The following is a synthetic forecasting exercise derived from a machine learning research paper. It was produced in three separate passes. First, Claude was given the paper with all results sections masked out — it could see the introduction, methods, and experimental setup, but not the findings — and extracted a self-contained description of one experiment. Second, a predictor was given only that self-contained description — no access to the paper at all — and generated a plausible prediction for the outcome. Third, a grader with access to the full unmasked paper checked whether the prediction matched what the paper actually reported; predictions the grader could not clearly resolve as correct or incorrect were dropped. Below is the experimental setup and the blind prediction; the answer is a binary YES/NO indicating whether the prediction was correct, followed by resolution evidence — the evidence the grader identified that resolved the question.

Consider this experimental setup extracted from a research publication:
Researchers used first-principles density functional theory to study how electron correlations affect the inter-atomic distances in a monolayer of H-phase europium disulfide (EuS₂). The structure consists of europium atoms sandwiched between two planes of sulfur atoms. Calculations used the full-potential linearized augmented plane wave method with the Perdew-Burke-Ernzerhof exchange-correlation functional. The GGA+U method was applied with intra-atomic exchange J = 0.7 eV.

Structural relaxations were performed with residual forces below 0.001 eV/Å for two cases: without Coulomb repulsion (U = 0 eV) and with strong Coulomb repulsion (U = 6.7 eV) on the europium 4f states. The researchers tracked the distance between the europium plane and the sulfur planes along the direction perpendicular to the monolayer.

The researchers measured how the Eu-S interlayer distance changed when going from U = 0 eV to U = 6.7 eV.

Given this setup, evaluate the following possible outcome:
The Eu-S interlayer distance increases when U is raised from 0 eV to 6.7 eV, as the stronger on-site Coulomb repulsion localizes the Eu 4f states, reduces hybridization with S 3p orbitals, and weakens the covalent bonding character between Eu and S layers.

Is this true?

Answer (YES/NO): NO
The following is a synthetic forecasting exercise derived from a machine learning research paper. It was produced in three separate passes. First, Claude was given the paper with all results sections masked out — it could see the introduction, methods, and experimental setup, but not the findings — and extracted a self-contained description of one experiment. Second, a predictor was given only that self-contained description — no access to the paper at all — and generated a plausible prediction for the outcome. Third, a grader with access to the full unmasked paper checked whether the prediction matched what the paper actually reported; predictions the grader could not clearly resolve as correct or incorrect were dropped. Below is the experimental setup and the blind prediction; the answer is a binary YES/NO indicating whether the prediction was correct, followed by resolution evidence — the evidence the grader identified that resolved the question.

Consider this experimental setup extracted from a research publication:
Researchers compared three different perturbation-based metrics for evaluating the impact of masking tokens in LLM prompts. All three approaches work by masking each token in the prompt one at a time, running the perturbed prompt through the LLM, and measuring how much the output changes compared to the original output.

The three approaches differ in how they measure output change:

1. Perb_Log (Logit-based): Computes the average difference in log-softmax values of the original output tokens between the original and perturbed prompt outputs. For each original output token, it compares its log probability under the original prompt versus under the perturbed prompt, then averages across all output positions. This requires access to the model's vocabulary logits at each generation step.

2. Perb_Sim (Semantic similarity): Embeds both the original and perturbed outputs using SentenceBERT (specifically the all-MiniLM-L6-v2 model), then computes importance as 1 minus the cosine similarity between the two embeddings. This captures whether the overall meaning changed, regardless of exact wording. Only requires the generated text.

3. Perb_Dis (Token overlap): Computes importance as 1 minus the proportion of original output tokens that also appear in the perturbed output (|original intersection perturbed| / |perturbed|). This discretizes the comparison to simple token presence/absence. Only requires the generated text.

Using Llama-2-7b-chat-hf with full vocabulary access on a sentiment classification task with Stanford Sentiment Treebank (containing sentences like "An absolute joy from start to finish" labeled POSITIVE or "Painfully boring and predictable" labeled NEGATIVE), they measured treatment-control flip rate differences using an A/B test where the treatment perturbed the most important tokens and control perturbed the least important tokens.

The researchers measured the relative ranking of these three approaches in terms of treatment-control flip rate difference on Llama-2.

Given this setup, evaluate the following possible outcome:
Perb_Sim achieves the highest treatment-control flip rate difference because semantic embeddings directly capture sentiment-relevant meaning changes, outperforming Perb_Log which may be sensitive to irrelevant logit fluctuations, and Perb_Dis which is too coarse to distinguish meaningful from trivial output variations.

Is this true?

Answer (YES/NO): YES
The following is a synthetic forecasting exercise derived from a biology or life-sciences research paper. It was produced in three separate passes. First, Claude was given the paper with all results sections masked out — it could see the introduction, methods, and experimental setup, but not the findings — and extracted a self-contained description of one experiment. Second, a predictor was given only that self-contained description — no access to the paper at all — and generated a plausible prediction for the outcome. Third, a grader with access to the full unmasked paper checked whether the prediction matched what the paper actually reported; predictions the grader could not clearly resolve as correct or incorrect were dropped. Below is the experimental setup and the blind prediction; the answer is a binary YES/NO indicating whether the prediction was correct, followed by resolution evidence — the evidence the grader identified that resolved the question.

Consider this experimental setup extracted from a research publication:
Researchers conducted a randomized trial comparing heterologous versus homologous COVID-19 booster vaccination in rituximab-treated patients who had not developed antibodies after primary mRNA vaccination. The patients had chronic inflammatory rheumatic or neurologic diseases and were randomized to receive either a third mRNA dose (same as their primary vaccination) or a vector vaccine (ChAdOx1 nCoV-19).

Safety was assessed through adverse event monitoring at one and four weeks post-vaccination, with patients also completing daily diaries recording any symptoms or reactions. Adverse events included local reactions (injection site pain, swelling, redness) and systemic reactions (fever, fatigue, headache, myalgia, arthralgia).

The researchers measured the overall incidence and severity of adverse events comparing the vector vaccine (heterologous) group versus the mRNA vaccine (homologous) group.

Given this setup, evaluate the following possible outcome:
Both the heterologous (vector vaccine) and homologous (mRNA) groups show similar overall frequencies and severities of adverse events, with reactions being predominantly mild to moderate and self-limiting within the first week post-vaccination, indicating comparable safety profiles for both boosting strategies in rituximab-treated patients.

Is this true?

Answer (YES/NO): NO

* ASSIGNED TASK
Would you filter the entries above and keep each line that has the word "interlayer"?

* TASK RESPONSE
The researchers measured how the Eu-S interlayer distance changed when going from U = 0 eV to U = 6.7 eV.
The Eu-S interlayer distance increases when U is raised from 0 eV to 6.7 eV, as the stronger on-site Coulomb repulsion localizes the Eu 4f states, reduces hybridization with S 3p orbitals, and weakens the covalent bonding character between Eu and S layers.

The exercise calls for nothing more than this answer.